Reese attended the Massachusetts Institute of Technology and graduated with a degree in electrical engineering in 1974. At MIT, he was a member of the school’s artificial intelligence laboratory. In 1979, he received his Master’s in Business Administration from Harvard Business School.

== Career ==
Prior to his investing career, Reese served as marketing manager of electronics at Coleco and vice president of information technology for GE Capital ITS. He also founded and served as CEO of Micro Networks of America, a Farmington, Conn.-based computer networking firm, before selling the company to AmeriData Inc. in 1993.

Reese founded The Reese Group in the late 1990s. Initially, the site served as a report card for financial commentators, monitoring how well the recommendations of dozens of investment columnists and personalities fared. The company's name was later changed to Validea.com. The firm's focus was also changed to feature Reese's stock-selection models. As of April 2011, Validea.com featured models based on published books or papers from 11 different investors with long-term track records of generating above-market-average returns and quantifiable investment strategies. Those investors include: Peter Lynch, Benjamin Graham, William O'Neil, Warren Buffett, David Dreman, Martin Zweig, Kenneth Fisher, James O'Shaughnessy, John Neff, Joseph Piotroski, and The Motley Fool. Reese is the chief executive officer of Validea.com.
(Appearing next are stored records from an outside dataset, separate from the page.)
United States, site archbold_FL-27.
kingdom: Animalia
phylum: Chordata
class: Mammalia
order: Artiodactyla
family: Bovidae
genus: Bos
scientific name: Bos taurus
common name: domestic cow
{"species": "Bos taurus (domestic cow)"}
In 2004, Reese co-founded Validea Capital Management where he became the CEO, and which manages money for high-net-worth individuals and institutions using his computer models. In 2014 Reese became the co-portfolio-manager of an actively managed exchange-traded fund (ETF) launched by Validea Capital. The fund was the first to directly give investors exposure to the methodologies used by some of Wall Street’s successful investors.

==Published work==
Reese has co-authored two books on investment strategies. The Guru Investor: How to Beat the Market Using History's Best Investment Strategies (February 3, 2009, John Wiley & Sons. ISBN 978-0470377093) was co-authored by Jack M. Forehand and examines the approaches used by 10 stock strategists: Benjamin Graham, John Neff, David Dreman, Warren Buffett, Peter Lynch, Kenneth Fisher, Martin Zweig, James O'Shaughnessy, Joel Greenblatt, and Joseph Piotroski.

His first book, The Market Gurus: Stock Investing Strategies You Can Use From Wall Street's Best (Dearborn, 2002. ISBN 978-0976510109), was co-authored with Todd O. Glassman and examined the strategies of eight different stock market investors—Peter Lynch, Benjamin Graham, William O'Neil, Warren Buffett, David Dreman, Martin Zweig, Kenneth Fisher, and James O'Shaughnessy.

In addition, Reese is a regular columnist for the financial websites Forbes.com, Nasdaq.com, and RealMoney.com. He writes for two international publications, Israel's Globes and Canada's The Globe and Mail.